Honduras durchläuft derzeit eine schwere sozio-politische und wirtschaftliche Krise, ausgelöst durch den Verschleiß der alten, liberal-konservativen Parteienlandschaft, mit ihren im Verlaufe der Zeit durch das Laster der Korruption überkommenen Strukturen. Seit der im Jahr 1891 erfolgten Gründung der Liberalen Partei unter dem Slogan "Ordnung und Fortschritt" versank diese in zähen und blutigen Streitigkeiten, während sie es multinationalen Konzernen (Minen- und Bananenkompanien) gestattete, nach Gutdünken zu wirtschaften und die lokalen Eliten zu manipulieren. Aufgrund von gewaltsamen parteipolitischen Streitigkeiten innerhalb der Liberalen, deren Ausgangspunkt im 19. Jahrhundert lag, kam zwischen 1902 und 1922 die Nationale Partei auf. Dies ist die Entstehungsgeschichte zweier Parteien, die sich im Laufe des 20. Jahrhunderts auf eine korrupte Politik-Klientel und auf ihre Loyalitätsbekundungen gegenüber der Politik der Vereinigten Staaten von Amerika gestützt haben.
○ ○ ○ ○ ○
Aufgabe a:
Gib als nummerierte Liste ohne Leerzeilen alle Datensatzzeilen aus, von der Zeile mit „Looking at the positions“ bis zum Ende der Datensatzzeilen.

[Datensatzzeilen]
○ ○ ○ ○ ○
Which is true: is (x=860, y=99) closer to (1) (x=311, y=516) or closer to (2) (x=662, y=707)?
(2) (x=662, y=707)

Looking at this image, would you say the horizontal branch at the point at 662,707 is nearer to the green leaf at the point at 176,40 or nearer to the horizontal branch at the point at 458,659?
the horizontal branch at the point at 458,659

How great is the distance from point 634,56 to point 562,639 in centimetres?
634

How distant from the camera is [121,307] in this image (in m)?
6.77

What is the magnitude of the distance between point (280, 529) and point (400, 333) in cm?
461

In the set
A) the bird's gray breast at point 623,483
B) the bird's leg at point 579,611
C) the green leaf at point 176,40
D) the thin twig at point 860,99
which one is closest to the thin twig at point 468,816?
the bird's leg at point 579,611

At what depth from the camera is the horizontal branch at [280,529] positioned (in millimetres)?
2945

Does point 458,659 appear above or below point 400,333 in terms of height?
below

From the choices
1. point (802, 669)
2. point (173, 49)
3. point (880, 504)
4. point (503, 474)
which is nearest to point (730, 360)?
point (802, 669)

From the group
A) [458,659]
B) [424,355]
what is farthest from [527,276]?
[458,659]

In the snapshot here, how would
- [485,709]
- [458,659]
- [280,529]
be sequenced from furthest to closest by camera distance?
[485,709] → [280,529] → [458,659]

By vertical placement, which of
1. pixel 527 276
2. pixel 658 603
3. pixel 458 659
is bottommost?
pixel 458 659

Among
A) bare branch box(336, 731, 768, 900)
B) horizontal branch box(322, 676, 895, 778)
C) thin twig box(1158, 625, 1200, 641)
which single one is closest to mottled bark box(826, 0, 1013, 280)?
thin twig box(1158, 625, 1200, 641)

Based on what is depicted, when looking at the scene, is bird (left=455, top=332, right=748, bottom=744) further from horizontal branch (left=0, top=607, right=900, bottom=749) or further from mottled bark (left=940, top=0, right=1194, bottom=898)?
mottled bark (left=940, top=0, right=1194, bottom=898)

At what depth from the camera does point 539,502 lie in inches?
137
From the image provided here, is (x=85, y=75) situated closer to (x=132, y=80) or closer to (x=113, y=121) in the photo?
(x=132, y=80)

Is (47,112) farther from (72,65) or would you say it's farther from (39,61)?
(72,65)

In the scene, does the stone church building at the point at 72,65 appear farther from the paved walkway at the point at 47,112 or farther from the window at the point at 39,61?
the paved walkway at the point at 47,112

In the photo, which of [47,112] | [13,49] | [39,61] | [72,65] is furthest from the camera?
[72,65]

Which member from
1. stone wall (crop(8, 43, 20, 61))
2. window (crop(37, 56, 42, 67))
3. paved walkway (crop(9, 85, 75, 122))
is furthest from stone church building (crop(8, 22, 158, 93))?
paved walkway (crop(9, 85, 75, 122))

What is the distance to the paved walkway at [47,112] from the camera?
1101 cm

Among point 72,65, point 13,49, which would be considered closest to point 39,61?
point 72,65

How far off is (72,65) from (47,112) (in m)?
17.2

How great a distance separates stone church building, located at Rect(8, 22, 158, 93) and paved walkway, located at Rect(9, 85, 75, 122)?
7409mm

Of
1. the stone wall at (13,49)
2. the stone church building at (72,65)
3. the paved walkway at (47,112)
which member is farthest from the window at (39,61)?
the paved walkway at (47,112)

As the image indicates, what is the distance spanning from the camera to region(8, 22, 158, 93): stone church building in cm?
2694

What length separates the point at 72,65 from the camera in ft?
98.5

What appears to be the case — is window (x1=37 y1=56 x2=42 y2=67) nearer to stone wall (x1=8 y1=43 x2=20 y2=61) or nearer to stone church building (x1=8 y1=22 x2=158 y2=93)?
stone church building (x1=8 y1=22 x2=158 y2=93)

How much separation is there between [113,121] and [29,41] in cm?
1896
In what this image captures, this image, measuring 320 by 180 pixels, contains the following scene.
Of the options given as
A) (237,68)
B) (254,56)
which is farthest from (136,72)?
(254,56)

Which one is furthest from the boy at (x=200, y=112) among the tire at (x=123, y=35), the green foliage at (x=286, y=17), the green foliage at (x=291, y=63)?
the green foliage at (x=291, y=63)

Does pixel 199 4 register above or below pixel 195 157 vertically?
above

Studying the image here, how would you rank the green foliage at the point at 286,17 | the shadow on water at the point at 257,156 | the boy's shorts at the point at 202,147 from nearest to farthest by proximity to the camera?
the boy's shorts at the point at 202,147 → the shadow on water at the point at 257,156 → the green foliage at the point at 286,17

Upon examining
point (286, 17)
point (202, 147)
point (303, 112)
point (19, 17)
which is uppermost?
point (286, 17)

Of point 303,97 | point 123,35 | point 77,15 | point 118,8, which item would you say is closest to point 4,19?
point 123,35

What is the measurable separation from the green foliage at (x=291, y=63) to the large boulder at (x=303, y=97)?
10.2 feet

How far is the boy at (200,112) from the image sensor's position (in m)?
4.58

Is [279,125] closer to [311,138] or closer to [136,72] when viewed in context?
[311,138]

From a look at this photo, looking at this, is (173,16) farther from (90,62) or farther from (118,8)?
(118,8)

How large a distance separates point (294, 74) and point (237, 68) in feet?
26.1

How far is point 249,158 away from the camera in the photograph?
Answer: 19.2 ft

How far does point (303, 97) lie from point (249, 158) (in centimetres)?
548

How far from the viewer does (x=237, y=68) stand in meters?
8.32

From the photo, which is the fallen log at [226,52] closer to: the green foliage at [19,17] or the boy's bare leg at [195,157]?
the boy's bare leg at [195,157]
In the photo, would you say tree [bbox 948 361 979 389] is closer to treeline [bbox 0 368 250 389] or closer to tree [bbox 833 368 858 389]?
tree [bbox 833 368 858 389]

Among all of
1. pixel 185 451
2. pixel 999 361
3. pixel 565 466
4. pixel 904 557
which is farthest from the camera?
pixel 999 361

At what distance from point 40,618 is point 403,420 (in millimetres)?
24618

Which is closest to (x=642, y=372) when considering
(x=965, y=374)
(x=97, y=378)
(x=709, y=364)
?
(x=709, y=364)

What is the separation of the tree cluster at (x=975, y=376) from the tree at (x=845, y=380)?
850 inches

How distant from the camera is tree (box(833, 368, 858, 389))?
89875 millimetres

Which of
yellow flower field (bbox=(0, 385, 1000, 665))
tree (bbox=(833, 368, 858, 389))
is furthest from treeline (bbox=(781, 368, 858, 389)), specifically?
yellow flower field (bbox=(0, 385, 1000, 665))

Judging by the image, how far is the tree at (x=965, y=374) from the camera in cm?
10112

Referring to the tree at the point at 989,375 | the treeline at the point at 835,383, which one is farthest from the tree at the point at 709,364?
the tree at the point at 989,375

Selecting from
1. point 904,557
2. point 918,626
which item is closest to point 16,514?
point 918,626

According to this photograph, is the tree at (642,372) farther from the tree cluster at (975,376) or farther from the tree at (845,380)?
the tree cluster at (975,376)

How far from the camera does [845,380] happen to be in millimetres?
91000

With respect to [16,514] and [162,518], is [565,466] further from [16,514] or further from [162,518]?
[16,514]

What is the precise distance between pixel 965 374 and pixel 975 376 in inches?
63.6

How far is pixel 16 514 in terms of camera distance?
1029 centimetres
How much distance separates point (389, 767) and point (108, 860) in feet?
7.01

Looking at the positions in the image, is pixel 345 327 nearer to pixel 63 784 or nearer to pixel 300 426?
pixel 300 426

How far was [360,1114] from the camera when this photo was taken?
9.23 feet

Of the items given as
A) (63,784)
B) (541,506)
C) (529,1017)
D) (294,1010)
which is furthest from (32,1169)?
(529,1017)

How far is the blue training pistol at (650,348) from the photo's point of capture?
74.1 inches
○ ○ ○ ○ ○
Aufgabe b:
Unter welchem Slogan wurde laut dem Text über Honduras die Liberale Partei gegründet?

Richtiges Ergebnis a:
1. Looking at the positions in the image, is pixel 345 327 nearer to pixel 63 784 or nearer to pixel 300 426?
2. pixel 300 426
3. How far was [360,1114] from the camera when this photo was taken?
4. 9.23 feet
5. Of the items given as
6. A) (63,784)
7. B) (541,506)
8. C) (529,1017)
9. D) (294,1010)
10. which is furthest from (32,1169)?
11. (529,1017)
12. How far is the blue training pistol at (650,348) from the photo's point of capture?
13. 74.1 inches

Richtiges Ergebnis b:
Unter dem Slogan „Ordnung und Fortschritt“.